[Passage]

Ten years after Connecticut passed the first breast density notification law, approximately three-quarters of women with dense breasts now opt to undergo supplemental whole-breast ultrasound screening.

In a poster presentation during the Society of Breast Imaging/American College of Radiology 2021 Virtual Annual Meeting, Liane Philpotts, M.D., FACR, professor of radiology and biomedical imaging at Yale School of Medicine, outlined her department’s experience with breast density laws.

For more Society of Breast Imaging conference coverage, click here.

Currently 38 states have breast density notification laws, and a federal law is anticipated soon. Her department started offering screening whole-breast ultrasound (WBUS) in 2009 with the state first passed the law.

“Our policy has been to inform women of density (as per Connecticut law) and offer, but not explicitly recommend WBUS, leaving it to the patient and provider to decide,” said Philpotts, who is also section chief of breast imaging.

To help practices in the early stages of adopting supplemental screening, her team assessed the percentage of women with dense breasts who have opted to undergo supplemental WBUS.

[/Passage]

Resume the passage on breast density laws, starting right after its last sentence. The records that come next have no connection to the passage on breast density laws.

[Provided records]

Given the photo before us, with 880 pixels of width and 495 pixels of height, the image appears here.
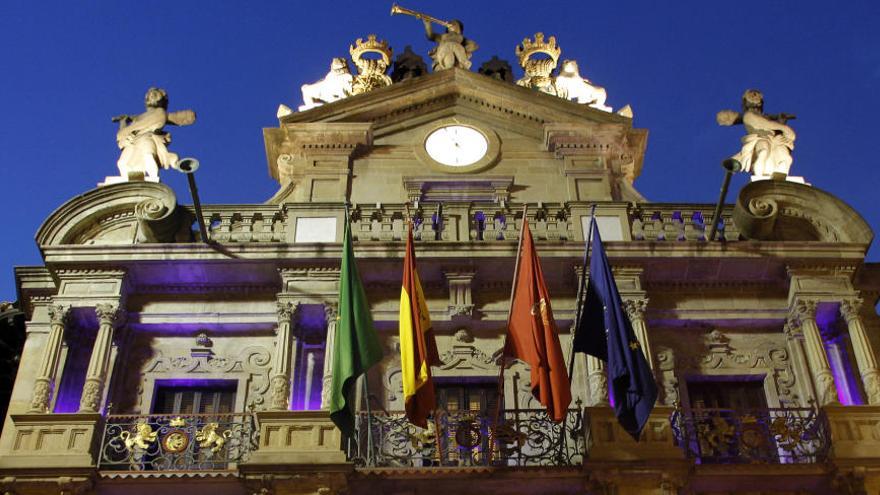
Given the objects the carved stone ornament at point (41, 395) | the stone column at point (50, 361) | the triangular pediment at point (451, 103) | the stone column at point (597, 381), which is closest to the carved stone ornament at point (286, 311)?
the stone column at point (50, 361)

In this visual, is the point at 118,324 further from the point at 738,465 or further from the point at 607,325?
the point at 738,465

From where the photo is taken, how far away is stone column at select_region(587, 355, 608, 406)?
19.5 metres

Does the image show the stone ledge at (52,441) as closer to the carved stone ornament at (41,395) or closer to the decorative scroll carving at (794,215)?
the carved stone ornament at (41,395)

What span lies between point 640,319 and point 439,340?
3.28 meters

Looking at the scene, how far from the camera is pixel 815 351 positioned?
20.0 meters

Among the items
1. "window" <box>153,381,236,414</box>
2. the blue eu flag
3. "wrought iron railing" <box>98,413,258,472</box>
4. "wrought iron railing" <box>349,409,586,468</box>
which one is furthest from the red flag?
"window" <box>153,381,236,414</box>

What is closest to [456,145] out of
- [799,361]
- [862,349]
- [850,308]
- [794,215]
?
[794,215]

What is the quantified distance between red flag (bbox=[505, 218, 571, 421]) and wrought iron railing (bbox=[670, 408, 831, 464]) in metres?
2.18

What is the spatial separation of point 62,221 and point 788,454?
12416mm

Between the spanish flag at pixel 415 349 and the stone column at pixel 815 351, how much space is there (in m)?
5.89

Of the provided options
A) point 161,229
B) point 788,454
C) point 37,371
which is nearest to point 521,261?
point 788,454

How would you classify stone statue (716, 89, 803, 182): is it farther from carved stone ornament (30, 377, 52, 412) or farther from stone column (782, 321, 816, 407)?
carved stone ornament (30, 377, 52, 412)

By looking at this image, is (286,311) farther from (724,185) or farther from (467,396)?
(724,185)

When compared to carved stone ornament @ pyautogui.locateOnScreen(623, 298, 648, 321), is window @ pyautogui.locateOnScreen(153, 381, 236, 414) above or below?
below
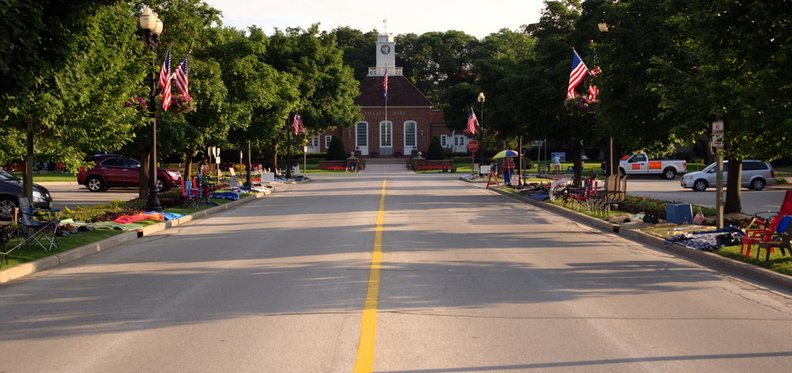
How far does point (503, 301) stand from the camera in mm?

[/Provided records]

Response to the task
By searching an electronic breast imaging database, Philpotts team identified women with dense breast tissue who had screening mammography performed at either a main academic tertiary hospital or three outpatient satellite offices. They also identified women who underwent bilateral WBUS after a normal, same-day screening mammogram. They compared the number of patients from July 1 to July 31 of each year between 2010 and 2019.

Based on her team’s analysis, screening mammography volume increased 3.5 times across practice sites over the decade. The first year, only 18 percent of women underwent WBUS, but the increase was steady on a year-by-year basis, growing to 28 percent by year two and climbing all the way to 75 percent each year of the past few years, she said.

These results show that the dense breast notification laws could be having some positive impact, she said.

“While initial uptake was low, after a few years, the majority of women with dense breasts undergoing mammography also undergo WBUS,” she said. “This suggest the acceptance of the supplemental screening test is high among both providers and women.”